Ces attitudes reprochables

Il est évident qu’ici en Haïti nous avons développé une affection dangereuse et tout à fait particulière pour le grand désespoir. Chaque Haïtien en âge de comprendre, même celui qui n’entretient aucun rapport avec le savoir, peut se faire une représentation des dangers d’une catastrophe à cause de leur probabilité d’occurrence. À défaut d’une éducation systématique au risque et la dissémination régulière des informations y relatives, les Haïtiens ont une perception nette du risque à travers leurs propres expériences et les témoignages des autres. Le précèdent grand séisme en Haïti, avec son cortège de plusieurs centaines de milliers de morts, c’était en 2010, il y a à peine onze ans. Le passage du grand ouragan Matthew, qui a dévasté une bonne partie du Grand-Sud, date de 2016. Les cicatrices, même si on admet par la force des choses que certaines se sont refermées, sont encore visibles.

Ce n’est qu’en connaissance de cause que les Haïtiens continuent de braver les risques, parce que, quelque part, ils sont contaminés par l’insouciance des pouvoirs publics qui conduit à une banalisation du danger. Cela peut aller, dans plusieurs cas, jusqu’à sa négation totale. Aux yeux de la population pauvre, quand un bâtiment public, une église, une école ou l’hôtel d’un politique à dimension nationale s’effondrent, ce qui arrive aux maisons des simples particuliers, pauvres de surcroit, relève de la normalité. De la malchance ou de la punition divine.

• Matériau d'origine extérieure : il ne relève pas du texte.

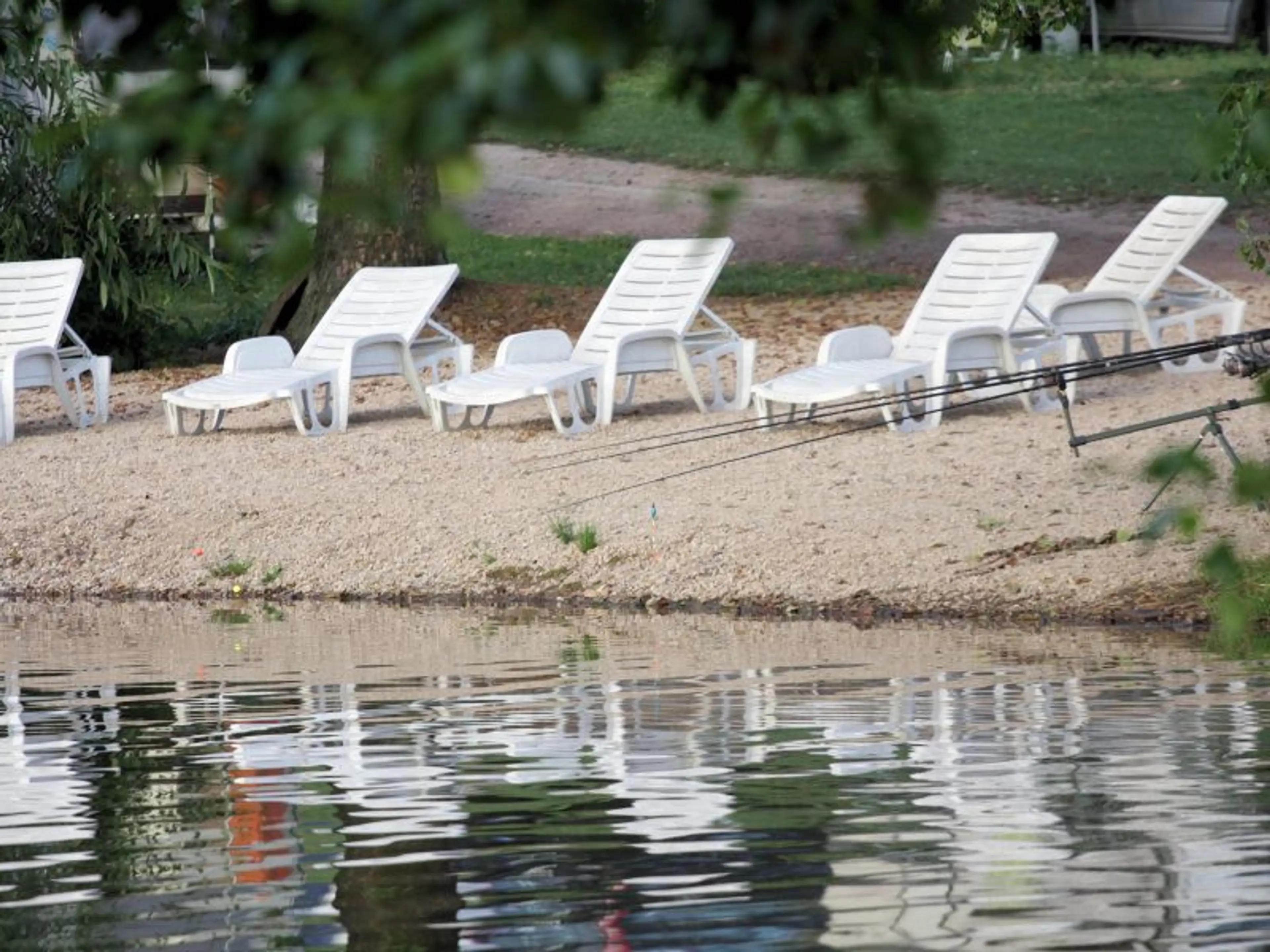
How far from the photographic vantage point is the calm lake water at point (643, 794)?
580 cm

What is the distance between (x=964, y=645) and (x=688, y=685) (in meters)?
1.55

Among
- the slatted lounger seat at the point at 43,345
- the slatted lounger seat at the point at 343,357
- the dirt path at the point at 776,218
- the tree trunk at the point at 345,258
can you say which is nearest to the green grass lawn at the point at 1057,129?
the dirt path at the point at 776,218

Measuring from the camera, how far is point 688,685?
31.2ft

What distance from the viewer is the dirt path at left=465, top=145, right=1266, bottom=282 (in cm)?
2423

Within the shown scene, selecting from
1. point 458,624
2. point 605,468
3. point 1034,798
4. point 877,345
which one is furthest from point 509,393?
point 1034,798

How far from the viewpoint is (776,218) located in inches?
1082

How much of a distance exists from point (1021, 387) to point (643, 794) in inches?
302

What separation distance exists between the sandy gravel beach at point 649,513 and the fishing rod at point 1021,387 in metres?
0.07

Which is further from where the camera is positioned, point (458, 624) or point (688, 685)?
point (458, 624)

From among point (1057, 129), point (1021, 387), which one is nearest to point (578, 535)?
point (1021, 387)

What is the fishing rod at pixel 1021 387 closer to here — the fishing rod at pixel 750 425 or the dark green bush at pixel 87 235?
the fishing rod at pixel 750 425

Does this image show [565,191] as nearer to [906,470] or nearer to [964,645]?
[906,470]

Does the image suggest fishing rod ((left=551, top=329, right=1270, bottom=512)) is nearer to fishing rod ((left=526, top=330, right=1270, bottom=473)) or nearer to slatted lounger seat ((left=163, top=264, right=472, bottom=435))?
fishing rod ((left=526, top=330, right=1270, bottom=473))

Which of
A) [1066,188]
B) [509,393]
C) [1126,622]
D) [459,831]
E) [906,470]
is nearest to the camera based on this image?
[459,831]
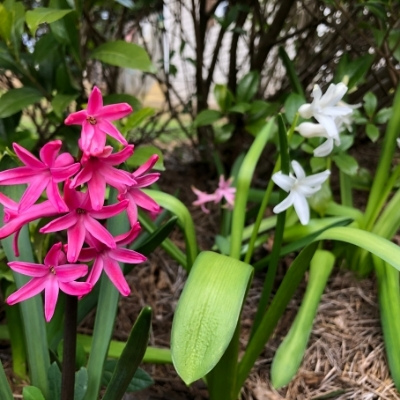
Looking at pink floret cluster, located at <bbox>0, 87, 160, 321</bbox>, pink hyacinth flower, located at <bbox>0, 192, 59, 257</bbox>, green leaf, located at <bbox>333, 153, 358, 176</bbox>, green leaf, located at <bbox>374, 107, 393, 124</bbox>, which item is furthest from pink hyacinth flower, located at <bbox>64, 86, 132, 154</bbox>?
green leaf, located at <bbox>374, 107, 393, 124</bbox>

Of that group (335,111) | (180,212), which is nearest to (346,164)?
(335,111)

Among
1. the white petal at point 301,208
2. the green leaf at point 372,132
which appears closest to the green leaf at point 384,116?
the green leaf at point 372,132

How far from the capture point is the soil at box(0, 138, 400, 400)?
1.10 meters

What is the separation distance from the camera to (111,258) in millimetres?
728

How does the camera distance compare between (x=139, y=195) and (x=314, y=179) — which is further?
(x=314, y=179)

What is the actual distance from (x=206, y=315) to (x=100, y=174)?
0.89ft

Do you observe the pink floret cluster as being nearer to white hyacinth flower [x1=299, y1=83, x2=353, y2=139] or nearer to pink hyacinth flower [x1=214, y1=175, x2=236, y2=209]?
white hyacinth flower [x1=299, y1=83, x2=353, y2=139]

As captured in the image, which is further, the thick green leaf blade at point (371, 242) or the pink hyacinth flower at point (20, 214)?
the thick green leaf blade at point (371, 242)

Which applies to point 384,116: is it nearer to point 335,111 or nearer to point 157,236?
point 335,111

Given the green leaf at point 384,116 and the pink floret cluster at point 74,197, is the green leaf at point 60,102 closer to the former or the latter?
the pink floret cluster at point 74,197

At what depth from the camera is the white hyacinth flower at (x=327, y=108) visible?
3.37 ft

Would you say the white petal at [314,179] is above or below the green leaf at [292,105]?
below

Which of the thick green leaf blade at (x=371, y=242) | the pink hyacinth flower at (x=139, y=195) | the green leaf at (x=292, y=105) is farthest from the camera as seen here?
the green leaf at (x=292, y=105)

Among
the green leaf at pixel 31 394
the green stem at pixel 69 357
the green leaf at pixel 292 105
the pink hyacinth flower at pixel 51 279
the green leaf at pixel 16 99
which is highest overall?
the green leaf at pixel 292 105
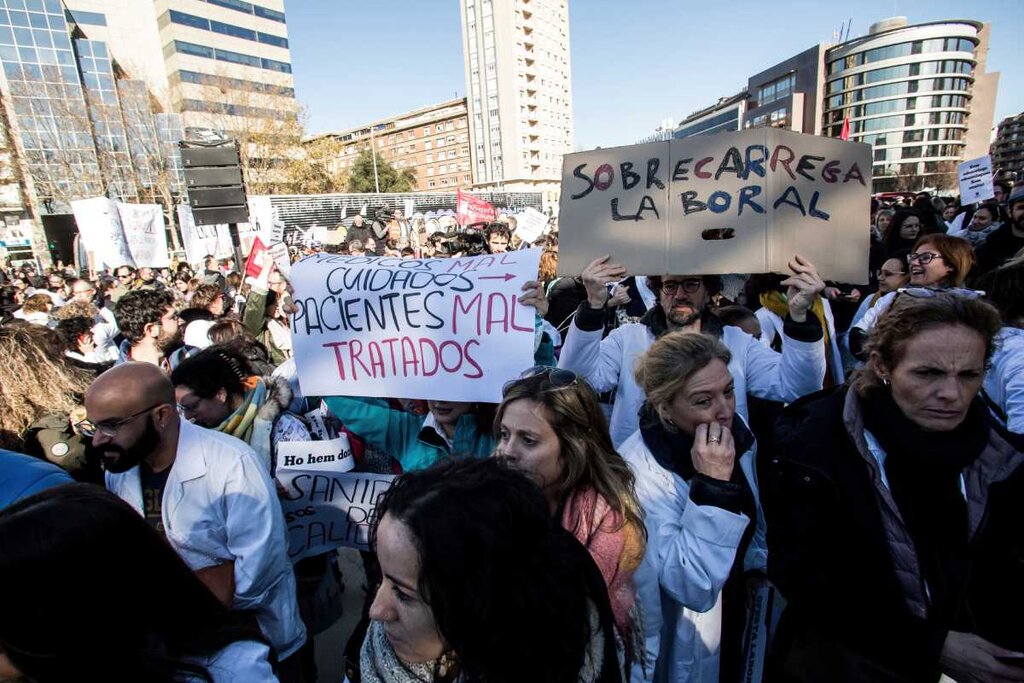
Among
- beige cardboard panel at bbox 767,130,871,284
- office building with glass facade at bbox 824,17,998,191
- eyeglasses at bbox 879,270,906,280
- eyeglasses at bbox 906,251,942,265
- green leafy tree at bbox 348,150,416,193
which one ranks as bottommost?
eyeglasses at bbox 879,270,906,280

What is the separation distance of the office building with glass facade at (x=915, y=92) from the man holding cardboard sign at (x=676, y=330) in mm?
93518

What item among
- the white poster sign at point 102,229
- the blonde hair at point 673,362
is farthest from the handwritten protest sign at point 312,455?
the white poster sign at point 102,229

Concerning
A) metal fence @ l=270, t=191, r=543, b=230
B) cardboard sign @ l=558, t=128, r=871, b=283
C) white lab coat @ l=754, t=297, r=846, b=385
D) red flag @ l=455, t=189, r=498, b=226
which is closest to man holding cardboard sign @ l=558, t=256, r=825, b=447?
cardboard sign @ l=558, t=128, r=871, b=283

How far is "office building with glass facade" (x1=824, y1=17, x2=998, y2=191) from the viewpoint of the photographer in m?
77.6

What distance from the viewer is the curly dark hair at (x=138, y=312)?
340 cm

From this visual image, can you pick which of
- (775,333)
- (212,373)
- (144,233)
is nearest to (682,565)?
(212,373)

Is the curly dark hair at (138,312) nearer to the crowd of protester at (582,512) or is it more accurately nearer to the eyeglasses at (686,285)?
the crowd of protester at (582,512)

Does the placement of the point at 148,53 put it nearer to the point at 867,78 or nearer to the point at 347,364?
the point at 347,364

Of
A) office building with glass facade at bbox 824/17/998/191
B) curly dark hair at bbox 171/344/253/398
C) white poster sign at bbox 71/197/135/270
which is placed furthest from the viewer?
office building with glass facade at bbox 824/17/998/191

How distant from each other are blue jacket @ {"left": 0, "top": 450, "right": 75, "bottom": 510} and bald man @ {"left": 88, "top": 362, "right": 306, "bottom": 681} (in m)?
0.15

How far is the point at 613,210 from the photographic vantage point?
224cm

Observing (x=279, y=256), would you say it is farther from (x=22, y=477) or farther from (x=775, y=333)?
(x=775, y=333)

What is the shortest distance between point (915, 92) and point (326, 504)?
107072mm

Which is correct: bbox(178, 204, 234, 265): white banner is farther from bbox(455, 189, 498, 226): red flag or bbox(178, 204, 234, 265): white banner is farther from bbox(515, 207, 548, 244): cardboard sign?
bbox(515, 207, 548, 244): cardboard sign
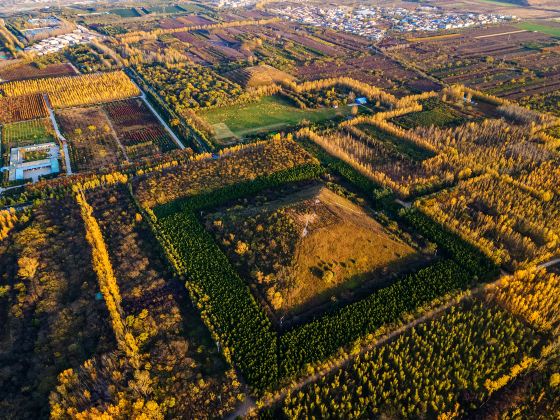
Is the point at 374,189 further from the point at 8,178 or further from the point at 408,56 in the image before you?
the point at 408,56

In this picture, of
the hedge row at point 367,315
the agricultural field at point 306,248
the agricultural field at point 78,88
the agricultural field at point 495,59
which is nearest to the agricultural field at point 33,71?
the agricultural field at point 78,88

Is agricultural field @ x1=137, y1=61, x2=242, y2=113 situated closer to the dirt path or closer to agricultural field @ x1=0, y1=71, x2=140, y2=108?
the dirt path

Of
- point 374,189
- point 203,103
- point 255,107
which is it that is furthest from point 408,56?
point 374,189

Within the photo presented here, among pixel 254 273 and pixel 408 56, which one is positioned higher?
pixel 408 56

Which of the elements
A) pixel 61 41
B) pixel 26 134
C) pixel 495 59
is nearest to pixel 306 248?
pixel 26 134

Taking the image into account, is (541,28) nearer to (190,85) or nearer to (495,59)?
(495,59)
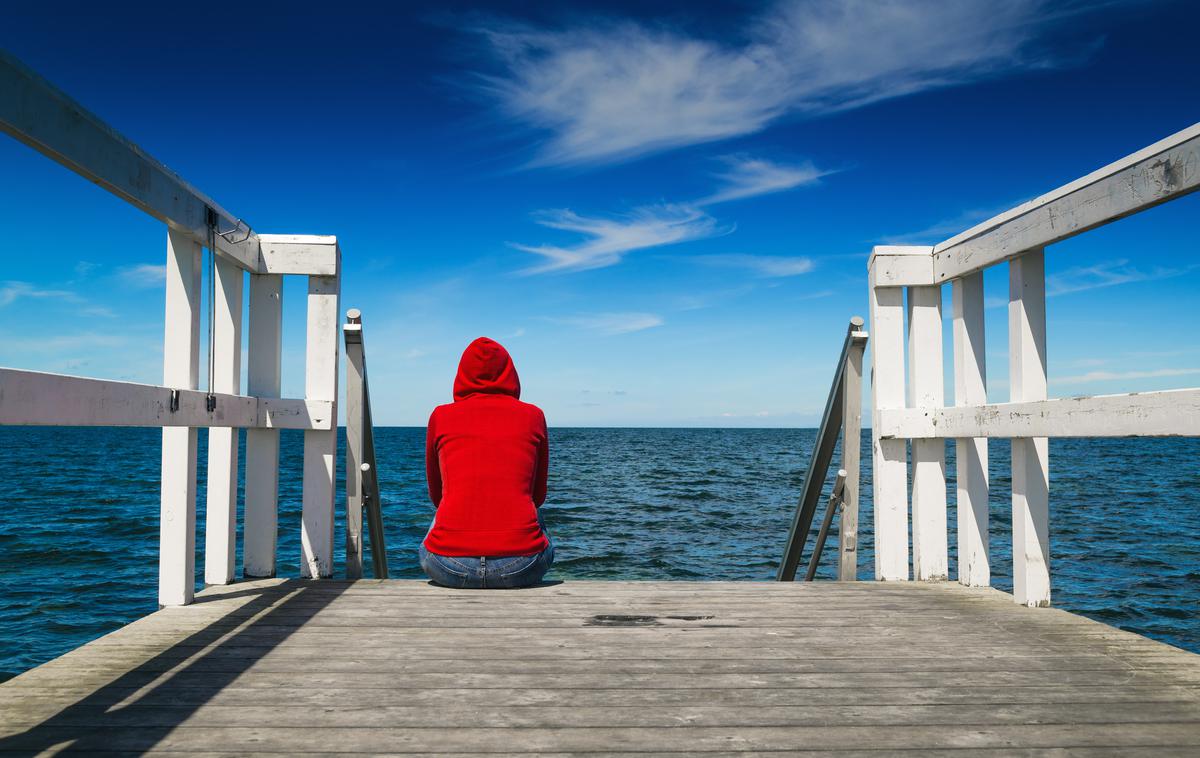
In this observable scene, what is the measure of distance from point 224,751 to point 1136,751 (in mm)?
2146

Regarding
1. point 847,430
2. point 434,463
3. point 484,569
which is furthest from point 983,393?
point 434,463

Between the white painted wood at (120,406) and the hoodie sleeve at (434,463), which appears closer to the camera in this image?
the white painted wood at (120,406)

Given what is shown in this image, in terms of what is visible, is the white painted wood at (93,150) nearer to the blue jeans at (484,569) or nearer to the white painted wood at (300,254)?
the white painted wood at (300,254)

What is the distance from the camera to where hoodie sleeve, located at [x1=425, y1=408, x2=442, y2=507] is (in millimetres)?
4027

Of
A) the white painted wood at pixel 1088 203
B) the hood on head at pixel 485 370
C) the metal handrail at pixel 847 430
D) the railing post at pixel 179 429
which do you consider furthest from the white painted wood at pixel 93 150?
the white painted wood at pixel 1088 203

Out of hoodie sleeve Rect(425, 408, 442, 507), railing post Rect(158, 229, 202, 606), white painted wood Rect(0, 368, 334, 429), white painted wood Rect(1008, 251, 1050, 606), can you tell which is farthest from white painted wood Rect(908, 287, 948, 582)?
railing post Rect(158, 229, 202, 606)

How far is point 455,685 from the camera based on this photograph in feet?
7.93

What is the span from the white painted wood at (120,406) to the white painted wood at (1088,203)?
329 centimetres

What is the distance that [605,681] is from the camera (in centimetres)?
246

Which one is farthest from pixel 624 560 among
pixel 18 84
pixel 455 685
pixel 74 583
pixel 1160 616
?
pixel 18 84

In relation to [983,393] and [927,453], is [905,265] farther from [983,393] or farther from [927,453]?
[927,453]

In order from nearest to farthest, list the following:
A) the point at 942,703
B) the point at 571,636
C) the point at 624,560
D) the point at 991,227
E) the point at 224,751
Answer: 1. the point at 224,751
2. the point at 942,703
3. the point at 571,636
4. the point at 991,227
5. the point at 624,560

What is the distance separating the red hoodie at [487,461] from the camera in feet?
12.3

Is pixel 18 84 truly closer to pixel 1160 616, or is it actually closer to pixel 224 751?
pixel 224 751
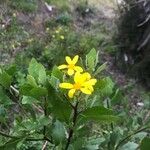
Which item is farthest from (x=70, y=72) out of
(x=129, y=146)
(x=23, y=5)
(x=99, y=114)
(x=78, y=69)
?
(x=23, y=5)

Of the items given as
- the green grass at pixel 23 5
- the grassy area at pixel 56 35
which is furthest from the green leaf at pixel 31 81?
the green grass at pixel 23 5

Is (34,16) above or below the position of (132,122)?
above

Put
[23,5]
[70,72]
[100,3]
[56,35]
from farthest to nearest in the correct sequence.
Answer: [100,3]
[23,5]
[56,35]
[70,72]

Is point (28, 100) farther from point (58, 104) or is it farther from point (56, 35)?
point (56, 35)

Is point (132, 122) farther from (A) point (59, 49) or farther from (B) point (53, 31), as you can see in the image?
(B) point (53, 31)

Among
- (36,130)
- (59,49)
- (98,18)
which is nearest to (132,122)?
(36,130)

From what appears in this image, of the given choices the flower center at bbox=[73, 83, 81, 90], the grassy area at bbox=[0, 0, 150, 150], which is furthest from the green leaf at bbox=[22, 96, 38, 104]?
the grassy area at bbox=[0, 0, 150, 150]
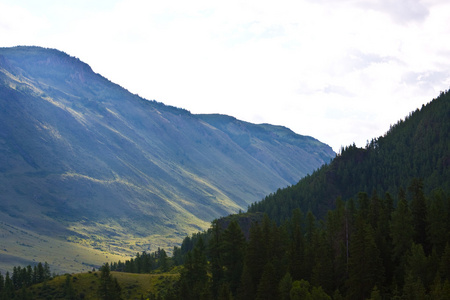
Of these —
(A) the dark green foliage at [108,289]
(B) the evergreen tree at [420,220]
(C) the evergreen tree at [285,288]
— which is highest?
(B) the evergreen tree at [420,220]

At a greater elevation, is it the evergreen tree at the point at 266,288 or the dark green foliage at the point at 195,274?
the dark green foliage at the point at 195,274

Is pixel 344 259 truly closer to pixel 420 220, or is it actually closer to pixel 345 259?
pixel 345 259

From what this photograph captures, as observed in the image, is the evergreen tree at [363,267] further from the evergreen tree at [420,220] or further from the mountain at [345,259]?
the evergreen tree at [420,220]

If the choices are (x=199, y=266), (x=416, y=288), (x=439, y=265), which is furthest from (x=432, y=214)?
(x=199, y=266)

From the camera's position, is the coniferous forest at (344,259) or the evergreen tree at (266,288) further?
the evergreen tree at (266,288)

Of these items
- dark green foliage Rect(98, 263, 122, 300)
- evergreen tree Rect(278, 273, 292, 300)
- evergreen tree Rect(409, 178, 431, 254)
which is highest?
evergreen tree Rect(409, 178, 431, 254)

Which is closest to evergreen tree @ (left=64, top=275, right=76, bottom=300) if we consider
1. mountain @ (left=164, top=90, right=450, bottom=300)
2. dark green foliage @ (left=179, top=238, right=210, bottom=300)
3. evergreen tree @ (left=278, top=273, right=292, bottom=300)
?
dark green foliage @ (left=179, top=238, right=210, bottom=300)

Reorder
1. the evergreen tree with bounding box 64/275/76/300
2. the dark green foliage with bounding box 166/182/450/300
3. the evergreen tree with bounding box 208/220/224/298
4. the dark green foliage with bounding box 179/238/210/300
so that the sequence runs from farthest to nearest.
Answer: the evergreen tree with bounding box 64/275/76/300 → the evergreen tree with bounding box 208/220/224/298 → the dark green foliage with bounding box 179/238/210/300 → the dark green foliage with bounding box 166/182/450/300

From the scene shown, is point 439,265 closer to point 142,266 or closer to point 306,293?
point 306,293

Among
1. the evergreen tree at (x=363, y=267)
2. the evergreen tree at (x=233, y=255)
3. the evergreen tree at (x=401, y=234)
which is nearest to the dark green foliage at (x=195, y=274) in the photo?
the evergreen tree at (x=233, y=255)

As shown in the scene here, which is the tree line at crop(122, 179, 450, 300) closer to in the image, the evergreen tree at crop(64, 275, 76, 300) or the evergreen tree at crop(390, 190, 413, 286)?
the evergreen tree at crop(390, 190, 413, 286)

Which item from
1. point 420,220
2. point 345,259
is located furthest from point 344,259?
point 420,220

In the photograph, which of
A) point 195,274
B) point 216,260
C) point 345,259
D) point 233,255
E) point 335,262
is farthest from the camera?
point 195,274

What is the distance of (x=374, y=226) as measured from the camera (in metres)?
116
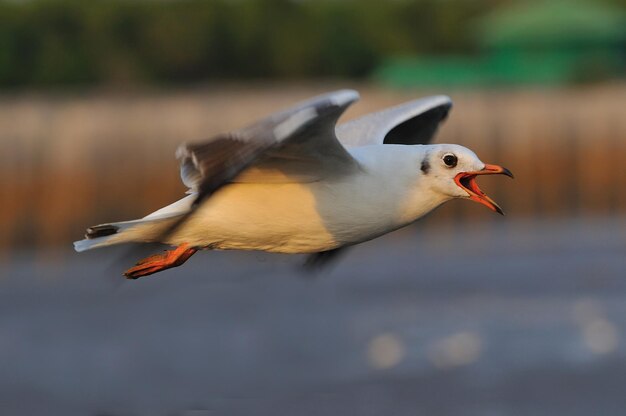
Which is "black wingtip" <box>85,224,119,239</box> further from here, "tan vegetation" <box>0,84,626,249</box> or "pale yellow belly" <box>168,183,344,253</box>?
"tan vegetation" <box>0,84,626,249</box>

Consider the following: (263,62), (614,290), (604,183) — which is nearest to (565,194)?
(604,183)

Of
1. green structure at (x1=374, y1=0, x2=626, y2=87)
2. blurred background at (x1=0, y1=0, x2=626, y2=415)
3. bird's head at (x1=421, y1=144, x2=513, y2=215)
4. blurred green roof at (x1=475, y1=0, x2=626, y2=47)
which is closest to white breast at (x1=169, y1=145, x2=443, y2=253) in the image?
bird's head at (x1=421, y1=144, x2=513, y2=215)

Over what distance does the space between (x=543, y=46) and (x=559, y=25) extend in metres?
1.23

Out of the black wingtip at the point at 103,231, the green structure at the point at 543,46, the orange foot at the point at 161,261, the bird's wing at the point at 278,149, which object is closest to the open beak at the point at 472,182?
the bird's wing at the point at 278,149

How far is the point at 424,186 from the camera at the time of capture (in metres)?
10.2

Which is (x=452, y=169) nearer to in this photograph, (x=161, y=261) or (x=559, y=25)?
(x=161, y=261)

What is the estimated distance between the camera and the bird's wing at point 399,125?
11742 millimetres

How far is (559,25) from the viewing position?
1750 inches

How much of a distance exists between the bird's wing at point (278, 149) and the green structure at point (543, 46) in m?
31.6

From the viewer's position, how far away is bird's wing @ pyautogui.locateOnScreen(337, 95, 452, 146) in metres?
11.7

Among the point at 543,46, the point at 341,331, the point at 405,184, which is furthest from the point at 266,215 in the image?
the point at 543,46

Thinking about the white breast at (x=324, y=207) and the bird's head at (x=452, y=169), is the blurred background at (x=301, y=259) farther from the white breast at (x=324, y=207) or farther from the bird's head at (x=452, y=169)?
the bird's head at (x=452, y=169)

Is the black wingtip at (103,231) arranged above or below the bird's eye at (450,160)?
below

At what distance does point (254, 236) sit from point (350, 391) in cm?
975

Il est insupportable, sur le plan humain, moral, voire politique, que les élites et les autorités fassent courir à la population des périls d’une telle ampleur. Généralement, les personnes vulnérables ne peuvent s’organiser pour gérer les risques sans l’assistance des personnes et des structures expertes. Trop de fois, la misère détermine des attitudes reprochables face au risque.

Encore aujourd’hui, des Haïtiens embarquent sur de frêles embarcations dans l’espoir d’émigrer vers des pays qui peuvent leur garantir un emploi, même précaire. Pourtant, la possibilité d’arriver à destination est si infime que la mise en danger de soi bascule dans la stupidité. Il devient donc urgent que les autorités publiques et des associations dédiées de la société civile élaborent des outils pédagogiques et légaux pour transformer les expériences trop nombreuses de désastres en des connaissances pratiques et simples à appréhender par les Haïtiens.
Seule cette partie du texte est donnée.